Der Orden der Temora

Beitrag von Ian Vondran »

Über Erkenntnis, Einsicht, Liebe, Glaube und Einigkeit


I. Die Narben der Zeit

Viel Zeit ward vergangen, glorreiche Jahre verstrichen, die Narben der Zeit auch in den Reihen des Ordens sichtbar geworden. Es hatte sich einiges geändert. Der Ordensvater und sein Knappe, seine rechte Hand tratten einen beschwehrlichen Weg an, den der Erkenntnis, den der Demut und Einsamkeit, schmerzten sie doch zu sehr der Wandel im Land, die Heuchelei die sich unter dem Volk breit machte, die Unterjochung der Armen und Kranken. Folgsam und mit endloser Loyalität zogen sich die Brüder und Schwestern des Ordens zur stillen Andacht zurück um sich in endlosen Phrasen des Bittens und Betens zu verlieren.
Wahrlich, um den Orden stand es schlecht, zumindest hatte es den Anschein, tat doch jeder Ordensangehörige weiter seine Pflicht, wenn auch im Verborgenen.

Mühsam waren die Lehren die der Knappe von seinem Freund und Mentor empfing, mühsam und doch gaben sie ihm die nötige Kraft sich auf seinen Weg zu besinnen, auf seine verborgene Kraft, seinen eisernen Glauben, seine Liebe und Loyalität. Worte der Besonnenheit, des Wohlwollens empfingen die Kriegersohren in jenen Stunden; den Segen der Hoffnungsträgerin. Sollten ihn je Worte berührt haben, so waren es die Farions, die das Licht heller schienen ließen, dass Ian in sich trug.

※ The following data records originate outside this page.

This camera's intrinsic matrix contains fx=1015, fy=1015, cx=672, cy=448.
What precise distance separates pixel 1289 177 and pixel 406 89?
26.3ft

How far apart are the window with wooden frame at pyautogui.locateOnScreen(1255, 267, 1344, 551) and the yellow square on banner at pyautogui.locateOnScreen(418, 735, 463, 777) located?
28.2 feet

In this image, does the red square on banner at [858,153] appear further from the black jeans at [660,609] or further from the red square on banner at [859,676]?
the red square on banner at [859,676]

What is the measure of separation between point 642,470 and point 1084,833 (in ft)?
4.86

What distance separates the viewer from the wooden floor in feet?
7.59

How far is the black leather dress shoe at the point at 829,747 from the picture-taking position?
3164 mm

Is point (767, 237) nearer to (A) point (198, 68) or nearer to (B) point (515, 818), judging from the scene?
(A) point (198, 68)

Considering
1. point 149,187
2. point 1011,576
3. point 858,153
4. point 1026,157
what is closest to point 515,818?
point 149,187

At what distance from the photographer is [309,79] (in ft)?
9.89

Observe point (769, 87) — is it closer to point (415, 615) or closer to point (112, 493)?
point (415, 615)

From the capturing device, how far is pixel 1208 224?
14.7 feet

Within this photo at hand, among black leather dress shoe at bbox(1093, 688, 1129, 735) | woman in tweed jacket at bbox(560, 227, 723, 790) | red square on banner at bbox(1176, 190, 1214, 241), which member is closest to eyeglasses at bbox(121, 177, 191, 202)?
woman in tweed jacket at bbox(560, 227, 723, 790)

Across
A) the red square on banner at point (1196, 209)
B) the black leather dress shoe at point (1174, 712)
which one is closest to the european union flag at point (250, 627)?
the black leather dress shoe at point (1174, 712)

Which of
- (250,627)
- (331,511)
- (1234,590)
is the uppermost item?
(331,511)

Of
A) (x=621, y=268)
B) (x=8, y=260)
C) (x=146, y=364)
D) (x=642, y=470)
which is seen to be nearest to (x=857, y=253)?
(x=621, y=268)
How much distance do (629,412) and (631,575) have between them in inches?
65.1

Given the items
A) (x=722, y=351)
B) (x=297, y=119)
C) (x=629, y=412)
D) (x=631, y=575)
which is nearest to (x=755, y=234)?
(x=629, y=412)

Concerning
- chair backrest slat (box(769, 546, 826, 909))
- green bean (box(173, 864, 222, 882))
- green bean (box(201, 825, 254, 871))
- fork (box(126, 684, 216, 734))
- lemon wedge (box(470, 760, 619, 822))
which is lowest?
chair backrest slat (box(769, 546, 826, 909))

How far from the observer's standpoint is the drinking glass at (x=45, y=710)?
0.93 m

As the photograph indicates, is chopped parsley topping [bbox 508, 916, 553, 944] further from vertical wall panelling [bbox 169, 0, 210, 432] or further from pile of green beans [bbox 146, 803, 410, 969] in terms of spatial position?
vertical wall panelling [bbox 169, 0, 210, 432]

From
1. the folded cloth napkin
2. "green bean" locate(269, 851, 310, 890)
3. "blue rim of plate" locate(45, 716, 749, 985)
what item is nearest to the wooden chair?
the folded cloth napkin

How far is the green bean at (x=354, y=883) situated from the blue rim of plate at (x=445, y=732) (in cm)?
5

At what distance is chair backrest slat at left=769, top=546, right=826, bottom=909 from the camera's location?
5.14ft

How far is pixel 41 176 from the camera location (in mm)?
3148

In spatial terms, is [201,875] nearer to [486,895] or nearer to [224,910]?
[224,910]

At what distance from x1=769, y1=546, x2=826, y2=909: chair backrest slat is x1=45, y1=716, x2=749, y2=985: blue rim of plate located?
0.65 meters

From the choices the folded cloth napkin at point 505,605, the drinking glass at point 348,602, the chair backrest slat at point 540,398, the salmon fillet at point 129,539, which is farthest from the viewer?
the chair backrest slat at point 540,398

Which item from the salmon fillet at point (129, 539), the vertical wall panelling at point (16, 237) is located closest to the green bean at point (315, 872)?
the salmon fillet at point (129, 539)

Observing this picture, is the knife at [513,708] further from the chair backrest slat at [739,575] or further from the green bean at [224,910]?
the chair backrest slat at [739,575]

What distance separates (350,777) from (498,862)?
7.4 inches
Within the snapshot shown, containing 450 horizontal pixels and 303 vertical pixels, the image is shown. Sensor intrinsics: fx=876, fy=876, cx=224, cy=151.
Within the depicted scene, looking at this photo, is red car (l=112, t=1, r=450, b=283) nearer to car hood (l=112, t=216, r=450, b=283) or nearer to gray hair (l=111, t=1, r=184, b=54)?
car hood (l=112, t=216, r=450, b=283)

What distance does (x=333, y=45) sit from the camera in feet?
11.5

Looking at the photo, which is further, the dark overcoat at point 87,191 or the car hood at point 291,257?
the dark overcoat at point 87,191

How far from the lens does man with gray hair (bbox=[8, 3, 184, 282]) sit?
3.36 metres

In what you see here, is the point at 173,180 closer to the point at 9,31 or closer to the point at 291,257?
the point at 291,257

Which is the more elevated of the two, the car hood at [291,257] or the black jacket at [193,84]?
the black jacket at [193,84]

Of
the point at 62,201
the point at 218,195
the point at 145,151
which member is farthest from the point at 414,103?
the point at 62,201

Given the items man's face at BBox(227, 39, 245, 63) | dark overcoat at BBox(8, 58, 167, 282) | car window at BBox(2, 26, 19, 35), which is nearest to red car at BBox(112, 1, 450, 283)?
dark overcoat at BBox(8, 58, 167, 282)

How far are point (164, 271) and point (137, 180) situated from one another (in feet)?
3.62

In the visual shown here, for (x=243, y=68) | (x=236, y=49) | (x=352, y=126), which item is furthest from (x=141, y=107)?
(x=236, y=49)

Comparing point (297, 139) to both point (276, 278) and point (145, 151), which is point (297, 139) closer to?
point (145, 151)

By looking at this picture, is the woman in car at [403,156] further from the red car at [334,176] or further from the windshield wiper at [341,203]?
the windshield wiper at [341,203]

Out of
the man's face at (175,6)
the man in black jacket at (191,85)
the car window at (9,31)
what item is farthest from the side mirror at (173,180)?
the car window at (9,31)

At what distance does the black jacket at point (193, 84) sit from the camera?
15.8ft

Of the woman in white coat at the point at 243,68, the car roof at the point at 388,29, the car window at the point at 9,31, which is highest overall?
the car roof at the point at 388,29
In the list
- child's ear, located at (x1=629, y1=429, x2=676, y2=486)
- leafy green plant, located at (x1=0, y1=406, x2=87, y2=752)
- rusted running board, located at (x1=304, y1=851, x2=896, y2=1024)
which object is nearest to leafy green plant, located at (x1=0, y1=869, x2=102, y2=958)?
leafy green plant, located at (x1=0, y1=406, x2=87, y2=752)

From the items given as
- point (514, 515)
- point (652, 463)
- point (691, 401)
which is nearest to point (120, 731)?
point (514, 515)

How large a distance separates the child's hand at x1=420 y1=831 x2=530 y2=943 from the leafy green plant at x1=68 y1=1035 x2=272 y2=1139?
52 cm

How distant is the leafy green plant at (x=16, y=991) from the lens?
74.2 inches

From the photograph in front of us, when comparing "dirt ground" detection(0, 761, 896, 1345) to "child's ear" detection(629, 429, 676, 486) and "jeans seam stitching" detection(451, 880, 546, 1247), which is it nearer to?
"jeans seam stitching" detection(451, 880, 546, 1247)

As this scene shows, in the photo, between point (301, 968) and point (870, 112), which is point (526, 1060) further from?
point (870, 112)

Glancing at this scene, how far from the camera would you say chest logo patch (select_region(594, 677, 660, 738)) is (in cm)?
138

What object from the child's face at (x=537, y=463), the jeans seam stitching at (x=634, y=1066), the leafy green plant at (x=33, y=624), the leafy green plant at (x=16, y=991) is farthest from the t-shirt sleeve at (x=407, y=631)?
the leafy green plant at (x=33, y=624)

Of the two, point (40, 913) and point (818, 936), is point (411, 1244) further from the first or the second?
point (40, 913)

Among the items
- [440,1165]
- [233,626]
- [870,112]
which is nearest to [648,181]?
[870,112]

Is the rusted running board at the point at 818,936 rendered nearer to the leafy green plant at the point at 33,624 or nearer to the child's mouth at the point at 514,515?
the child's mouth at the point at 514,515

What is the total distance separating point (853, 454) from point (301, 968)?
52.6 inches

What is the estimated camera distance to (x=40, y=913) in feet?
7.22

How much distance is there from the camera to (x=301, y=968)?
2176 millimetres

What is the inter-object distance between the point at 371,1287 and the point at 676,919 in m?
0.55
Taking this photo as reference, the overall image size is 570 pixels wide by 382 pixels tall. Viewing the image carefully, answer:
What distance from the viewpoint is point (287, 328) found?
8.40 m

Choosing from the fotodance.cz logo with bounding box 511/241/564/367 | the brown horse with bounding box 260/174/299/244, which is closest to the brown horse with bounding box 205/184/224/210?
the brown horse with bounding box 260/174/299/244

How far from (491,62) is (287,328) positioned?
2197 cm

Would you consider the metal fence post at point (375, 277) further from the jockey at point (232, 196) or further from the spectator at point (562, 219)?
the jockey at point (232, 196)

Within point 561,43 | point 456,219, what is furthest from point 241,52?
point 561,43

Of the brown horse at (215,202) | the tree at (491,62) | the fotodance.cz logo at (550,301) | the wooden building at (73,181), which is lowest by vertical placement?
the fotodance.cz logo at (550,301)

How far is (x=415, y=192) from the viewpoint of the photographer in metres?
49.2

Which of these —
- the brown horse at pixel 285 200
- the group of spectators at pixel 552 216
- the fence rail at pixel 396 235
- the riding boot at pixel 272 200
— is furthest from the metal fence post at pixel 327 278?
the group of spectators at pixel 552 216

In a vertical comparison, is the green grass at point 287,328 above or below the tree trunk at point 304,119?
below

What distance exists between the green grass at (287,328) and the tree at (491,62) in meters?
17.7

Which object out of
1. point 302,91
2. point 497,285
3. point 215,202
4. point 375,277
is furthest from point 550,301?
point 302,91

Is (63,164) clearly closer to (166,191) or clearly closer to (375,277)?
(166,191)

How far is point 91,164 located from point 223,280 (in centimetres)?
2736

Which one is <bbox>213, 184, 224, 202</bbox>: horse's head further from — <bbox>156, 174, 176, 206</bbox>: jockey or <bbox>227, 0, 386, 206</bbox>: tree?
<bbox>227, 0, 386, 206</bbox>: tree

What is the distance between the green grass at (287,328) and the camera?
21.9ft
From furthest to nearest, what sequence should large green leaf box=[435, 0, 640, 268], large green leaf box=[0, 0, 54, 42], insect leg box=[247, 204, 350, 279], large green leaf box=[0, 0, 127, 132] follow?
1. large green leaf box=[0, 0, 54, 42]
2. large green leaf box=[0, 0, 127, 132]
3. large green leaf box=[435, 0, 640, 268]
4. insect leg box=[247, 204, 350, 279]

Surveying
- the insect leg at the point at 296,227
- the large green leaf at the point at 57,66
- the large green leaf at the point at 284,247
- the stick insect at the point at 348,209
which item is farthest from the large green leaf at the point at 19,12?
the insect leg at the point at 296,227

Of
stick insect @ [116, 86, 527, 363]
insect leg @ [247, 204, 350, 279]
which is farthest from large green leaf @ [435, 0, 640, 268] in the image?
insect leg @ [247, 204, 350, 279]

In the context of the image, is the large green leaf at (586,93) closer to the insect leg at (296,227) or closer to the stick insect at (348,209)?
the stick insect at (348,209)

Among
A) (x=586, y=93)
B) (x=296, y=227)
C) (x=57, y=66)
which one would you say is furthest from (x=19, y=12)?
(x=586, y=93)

Der Orden, die Brüder und Schwestern, mein Glaube, meine Liebe, meine Treue, dafür lebe ich mein ehrenwerter Bruder. Dafür sterbe ich. Reich deinem Knappen die Hand und führe fort, was du begonnen! Schenke den Brüdern und Schwestern Erlösung und lasse sie ihr Gebet beenden, lasse sie aufstehen von den kalten und harten Böden! Lasse uns gemeinsam wieder unseren Weg gehen, auf dass er geebneter sei den je ! Den Weg des Glaubens und der Liebe, den Weg der Tugenden und Einigkeit,
...den Weg des Ordens!
Ian Vondran

Beitrag von Ian Vondran »

II. Die Liebe von Bruder und Schwester


Längst ward die Normalität im Orden eingekehrt, nein viel mehr schien er so kraftvoll und einig wie nie. Elitär für jene die ihn nicht verstanden, ein Bund aus liebenden Dienern der Herrin für ein jenen der wenigen, der ihre Ansichten wahrhaft teilte und verstand. Es ging auch nicht darum verstanden zu werden und die Menschen dazu zu bekehren, sich der gütigen Herrin in all ihrer Demut zu verschreiben. Nein, viel mehr ging es darum in diesem Bund einen Teil beizutragen, mittels dieser Eingikeit und Güte etwas zu bewirken.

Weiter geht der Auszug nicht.